**Task to carry out:** Collect all lines containing the word "Tanzania" from the data.
--- Dataset Enclosed Below ---
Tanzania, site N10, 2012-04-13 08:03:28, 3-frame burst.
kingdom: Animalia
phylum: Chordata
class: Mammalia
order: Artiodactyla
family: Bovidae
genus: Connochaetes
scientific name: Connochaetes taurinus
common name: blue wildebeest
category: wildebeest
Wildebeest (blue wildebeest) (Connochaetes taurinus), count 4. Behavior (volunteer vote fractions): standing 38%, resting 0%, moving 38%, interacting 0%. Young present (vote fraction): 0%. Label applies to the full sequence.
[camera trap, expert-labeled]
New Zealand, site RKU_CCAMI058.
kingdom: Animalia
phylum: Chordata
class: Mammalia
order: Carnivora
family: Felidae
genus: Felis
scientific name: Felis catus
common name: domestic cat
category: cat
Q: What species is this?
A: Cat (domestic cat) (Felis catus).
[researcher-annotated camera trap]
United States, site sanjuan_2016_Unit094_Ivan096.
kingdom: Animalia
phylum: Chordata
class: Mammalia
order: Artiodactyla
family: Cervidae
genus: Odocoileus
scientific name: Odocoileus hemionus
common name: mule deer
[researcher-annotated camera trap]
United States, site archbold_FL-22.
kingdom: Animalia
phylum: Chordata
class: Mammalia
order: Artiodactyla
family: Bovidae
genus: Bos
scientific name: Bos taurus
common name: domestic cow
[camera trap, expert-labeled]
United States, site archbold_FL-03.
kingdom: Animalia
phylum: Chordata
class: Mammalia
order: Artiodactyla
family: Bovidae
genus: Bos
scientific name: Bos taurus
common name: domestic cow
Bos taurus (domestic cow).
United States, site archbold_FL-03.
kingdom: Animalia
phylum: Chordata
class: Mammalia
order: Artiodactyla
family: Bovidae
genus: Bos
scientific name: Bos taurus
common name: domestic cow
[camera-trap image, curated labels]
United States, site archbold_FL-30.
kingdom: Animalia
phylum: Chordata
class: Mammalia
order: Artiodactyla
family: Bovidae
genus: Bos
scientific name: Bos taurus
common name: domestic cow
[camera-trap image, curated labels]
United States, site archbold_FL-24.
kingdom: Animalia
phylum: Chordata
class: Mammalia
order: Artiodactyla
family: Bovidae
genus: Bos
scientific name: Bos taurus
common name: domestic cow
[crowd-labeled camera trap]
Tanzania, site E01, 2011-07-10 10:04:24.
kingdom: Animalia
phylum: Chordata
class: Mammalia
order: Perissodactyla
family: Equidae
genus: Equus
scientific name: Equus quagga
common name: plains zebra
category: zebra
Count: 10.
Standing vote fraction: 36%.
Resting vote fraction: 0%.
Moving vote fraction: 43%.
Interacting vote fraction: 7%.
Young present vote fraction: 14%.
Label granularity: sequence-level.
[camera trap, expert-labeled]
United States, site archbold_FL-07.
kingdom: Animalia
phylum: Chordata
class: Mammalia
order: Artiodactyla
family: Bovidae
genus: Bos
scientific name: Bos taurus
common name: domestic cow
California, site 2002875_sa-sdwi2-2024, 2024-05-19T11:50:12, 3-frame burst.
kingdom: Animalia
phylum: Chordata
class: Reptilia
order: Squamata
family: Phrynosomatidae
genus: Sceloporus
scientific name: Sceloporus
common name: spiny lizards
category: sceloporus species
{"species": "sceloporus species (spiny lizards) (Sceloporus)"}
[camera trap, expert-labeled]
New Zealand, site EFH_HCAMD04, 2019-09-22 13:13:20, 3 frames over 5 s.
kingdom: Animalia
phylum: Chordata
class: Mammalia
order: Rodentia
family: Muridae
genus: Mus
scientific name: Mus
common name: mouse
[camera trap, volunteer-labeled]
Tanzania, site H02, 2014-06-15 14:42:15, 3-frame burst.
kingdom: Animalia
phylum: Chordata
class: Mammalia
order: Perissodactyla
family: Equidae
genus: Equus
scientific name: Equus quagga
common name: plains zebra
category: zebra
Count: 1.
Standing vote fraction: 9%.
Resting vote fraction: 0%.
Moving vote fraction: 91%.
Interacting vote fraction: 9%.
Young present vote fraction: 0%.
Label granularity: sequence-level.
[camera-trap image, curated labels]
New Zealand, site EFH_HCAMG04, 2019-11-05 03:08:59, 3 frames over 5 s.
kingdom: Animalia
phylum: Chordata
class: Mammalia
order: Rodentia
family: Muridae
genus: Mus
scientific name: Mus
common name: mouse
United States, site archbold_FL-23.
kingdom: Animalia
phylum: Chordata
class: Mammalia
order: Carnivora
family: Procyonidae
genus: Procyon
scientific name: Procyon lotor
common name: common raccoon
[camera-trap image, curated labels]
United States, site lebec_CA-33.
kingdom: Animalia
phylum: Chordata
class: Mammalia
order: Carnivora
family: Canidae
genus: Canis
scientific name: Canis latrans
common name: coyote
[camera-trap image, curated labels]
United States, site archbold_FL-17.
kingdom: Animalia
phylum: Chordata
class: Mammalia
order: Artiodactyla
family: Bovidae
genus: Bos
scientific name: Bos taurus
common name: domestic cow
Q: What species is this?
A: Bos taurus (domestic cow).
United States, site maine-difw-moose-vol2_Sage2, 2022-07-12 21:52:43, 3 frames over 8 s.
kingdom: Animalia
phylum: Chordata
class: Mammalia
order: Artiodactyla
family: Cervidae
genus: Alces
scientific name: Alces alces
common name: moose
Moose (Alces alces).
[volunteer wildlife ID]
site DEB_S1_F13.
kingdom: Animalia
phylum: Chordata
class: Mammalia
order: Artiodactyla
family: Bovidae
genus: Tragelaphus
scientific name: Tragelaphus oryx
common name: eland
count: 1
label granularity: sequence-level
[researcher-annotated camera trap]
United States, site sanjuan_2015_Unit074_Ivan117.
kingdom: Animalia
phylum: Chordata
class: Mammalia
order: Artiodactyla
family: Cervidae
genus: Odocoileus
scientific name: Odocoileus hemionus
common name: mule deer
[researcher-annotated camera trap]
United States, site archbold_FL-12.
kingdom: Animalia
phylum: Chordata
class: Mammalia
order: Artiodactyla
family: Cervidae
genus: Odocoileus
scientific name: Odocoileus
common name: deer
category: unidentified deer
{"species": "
--- End of Enclosed Dataset ---
**Problem solution:**
Tanzania, site N10, 2012-04-13 08:03:28, 3-frame burst.
Tanzania, site E01, 2011-07-10 10:04:24.
Tanzania, site H02, 2014-06-15 14:42:15, 3-frame burst.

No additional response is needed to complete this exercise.